● Scene-based reasoning records:
+===+
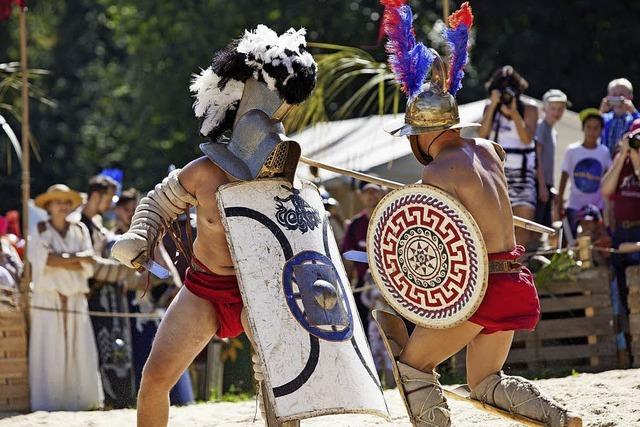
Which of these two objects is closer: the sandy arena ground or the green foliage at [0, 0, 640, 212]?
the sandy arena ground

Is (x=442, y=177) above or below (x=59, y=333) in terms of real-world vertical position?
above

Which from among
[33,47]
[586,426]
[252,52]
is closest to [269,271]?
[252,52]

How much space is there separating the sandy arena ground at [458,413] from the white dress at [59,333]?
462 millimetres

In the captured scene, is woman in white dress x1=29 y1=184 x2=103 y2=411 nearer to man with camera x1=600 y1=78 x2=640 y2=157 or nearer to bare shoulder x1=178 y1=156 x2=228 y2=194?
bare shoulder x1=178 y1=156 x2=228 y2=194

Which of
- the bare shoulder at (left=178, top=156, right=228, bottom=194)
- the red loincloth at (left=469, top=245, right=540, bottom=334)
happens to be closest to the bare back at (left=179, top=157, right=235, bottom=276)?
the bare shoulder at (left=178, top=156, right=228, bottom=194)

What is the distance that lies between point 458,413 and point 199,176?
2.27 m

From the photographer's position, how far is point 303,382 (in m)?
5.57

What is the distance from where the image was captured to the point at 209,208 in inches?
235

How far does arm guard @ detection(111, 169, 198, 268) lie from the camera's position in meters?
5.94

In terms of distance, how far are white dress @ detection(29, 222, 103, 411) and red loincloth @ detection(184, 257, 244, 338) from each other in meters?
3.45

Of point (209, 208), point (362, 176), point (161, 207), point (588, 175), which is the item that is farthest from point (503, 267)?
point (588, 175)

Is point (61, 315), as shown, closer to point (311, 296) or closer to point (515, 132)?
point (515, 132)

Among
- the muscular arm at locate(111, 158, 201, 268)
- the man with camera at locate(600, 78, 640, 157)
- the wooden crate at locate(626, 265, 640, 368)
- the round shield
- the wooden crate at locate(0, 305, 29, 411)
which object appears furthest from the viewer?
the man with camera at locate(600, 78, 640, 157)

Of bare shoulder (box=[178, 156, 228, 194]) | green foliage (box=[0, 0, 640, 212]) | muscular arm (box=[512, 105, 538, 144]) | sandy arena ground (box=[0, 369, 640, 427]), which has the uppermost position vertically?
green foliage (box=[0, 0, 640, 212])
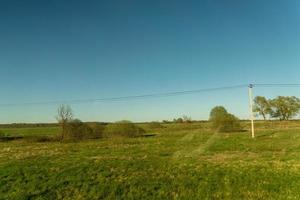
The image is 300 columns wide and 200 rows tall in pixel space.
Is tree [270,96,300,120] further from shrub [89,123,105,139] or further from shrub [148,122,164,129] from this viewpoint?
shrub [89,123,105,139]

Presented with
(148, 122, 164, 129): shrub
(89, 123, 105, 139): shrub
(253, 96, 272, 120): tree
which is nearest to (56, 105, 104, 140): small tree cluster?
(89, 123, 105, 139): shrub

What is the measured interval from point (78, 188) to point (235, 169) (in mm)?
+===+
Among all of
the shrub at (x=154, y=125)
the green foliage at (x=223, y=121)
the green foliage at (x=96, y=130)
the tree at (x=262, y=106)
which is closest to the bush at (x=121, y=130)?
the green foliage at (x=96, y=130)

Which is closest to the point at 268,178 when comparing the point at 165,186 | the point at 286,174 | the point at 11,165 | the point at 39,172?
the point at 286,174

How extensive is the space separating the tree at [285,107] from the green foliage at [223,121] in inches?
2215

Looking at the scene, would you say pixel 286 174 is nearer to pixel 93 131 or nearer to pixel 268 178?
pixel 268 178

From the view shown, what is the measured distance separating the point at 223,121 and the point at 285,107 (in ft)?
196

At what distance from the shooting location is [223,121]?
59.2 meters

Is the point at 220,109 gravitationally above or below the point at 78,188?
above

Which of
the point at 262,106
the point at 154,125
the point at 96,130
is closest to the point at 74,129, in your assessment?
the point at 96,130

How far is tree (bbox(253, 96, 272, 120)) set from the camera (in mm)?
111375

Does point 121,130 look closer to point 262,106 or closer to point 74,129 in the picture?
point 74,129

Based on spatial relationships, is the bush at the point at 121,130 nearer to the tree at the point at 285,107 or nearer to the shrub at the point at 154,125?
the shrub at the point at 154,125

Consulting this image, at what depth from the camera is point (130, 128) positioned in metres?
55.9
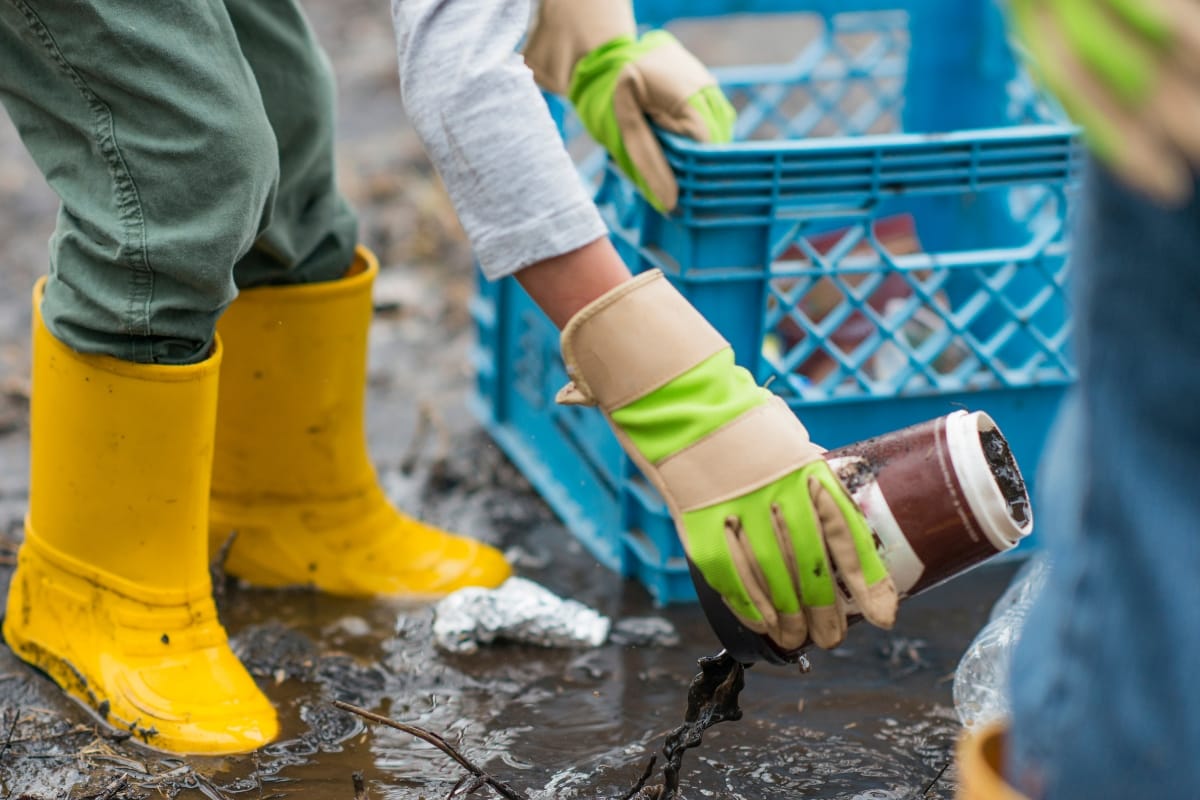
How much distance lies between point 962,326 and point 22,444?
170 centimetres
+===+
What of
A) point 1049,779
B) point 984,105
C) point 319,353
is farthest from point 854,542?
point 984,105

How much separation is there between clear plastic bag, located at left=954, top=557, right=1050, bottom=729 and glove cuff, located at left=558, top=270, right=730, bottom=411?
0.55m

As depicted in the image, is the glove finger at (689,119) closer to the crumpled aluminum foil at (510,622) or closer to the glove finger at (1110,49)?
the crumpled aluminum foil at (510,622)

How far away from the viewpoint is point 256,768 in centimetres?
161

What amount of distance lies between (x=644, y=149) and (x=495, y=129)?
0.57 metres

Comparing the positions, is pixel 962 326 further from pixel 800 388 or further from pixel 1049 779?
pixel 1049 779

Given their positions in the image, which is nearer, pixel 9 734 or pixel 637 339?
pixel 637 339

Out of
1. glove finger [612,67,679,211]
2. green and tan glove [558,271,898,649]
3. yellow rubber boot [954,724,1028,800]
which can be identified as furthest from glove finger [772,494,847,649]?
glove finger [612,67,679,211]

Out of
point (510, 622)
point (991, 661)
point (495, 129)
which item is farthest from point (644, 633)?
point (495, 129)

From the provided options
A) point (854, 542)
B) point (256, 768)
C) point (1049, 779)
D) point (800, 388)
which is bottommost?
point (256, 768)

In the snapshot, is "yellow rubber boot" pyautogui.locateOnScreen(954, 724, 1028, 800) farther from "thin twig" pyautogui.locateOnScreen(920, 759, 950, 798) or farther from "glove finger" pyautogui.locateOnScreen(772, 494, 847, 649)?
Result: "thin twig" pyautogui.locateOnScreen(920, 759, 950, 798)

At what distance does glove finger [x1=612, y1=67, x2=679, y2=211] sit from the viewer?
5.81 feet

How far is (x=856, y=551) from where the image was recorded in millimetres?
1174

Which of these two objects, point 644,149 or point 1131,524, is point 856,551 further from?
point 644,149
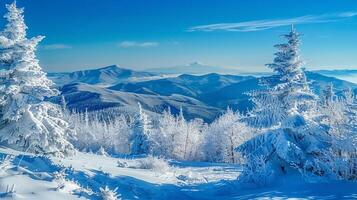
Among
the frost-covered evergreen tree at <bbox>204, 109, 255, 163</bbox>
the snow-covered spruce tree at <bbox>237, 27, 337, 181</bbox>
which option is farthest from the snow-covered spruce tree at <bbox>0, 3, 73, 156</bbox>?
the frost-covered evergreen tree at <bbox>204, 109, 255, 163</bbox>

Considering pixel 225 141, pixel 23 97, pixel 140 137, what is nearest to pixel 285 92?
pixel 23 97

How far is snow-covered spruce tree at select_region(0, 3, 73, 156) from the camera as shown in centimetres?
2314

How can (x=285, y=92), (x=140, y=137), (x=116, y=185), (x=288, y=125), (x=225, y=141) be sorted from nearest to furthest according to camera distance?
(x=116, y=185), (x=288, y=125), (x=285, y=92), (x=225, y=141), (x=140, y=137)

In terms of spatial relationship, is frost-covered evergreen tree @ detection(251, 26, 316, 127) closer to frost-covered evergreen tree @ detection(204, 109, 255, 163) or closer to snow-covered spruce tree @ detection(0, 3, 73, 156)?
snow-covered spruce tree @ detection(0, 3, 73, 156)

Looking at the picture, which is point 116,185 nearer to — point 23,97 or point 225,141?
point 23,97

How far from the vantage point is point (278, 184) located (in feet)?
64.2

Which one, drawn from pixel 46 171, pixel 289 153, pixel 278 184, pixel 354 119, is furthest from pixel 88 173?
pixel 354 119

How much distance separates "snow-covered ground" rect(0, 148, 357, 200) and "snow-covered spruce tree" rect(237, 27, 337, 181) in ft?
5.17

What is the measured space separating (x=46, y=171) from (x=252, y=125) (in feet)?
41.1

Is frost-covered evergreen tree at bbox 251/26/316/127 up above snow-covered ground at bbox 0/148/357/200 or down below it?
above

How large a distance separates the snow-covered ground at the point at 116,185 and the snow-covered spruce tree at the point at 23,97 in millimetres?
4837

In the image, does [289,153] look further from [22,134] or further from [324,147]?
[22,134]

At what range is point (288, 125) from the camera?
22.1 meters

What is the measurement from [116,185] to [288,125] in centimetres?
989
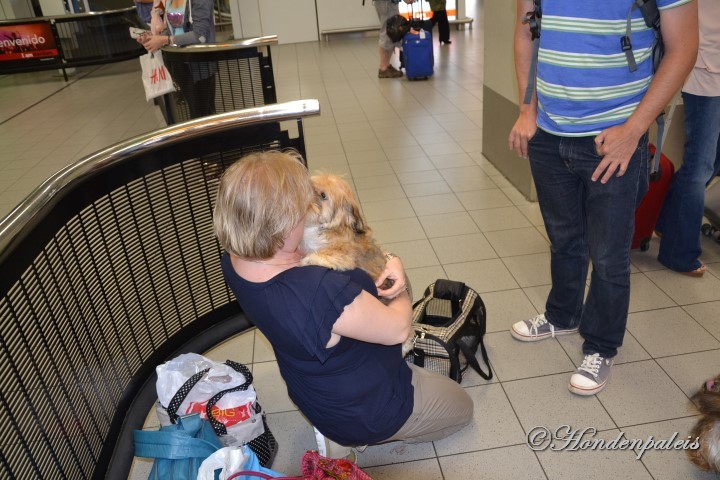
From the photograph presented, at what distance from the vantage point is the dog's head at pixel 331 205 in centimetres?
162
+===+
● Exercise requirements:
Print the data word for word, from the line containing "Which of these two objects is" down to the line containing "462 millimetres", with both of those lines included.

● Response:
Which of these two objects is closer: the sandy arena ground or the green foliage at [0, 0, 640, 212]?
the sandy arena ground

Is (x=442, y=177) above or below (x=59, y=333) in terms of real-world vertical position?
above

Which from among
[33,47]
[586,426]
[252,52]
is closest to [269,271]?
[252,52]

How much space is there separating the sandy arena ground at [458,413] from the white dress at [59,333]?
462 millimetres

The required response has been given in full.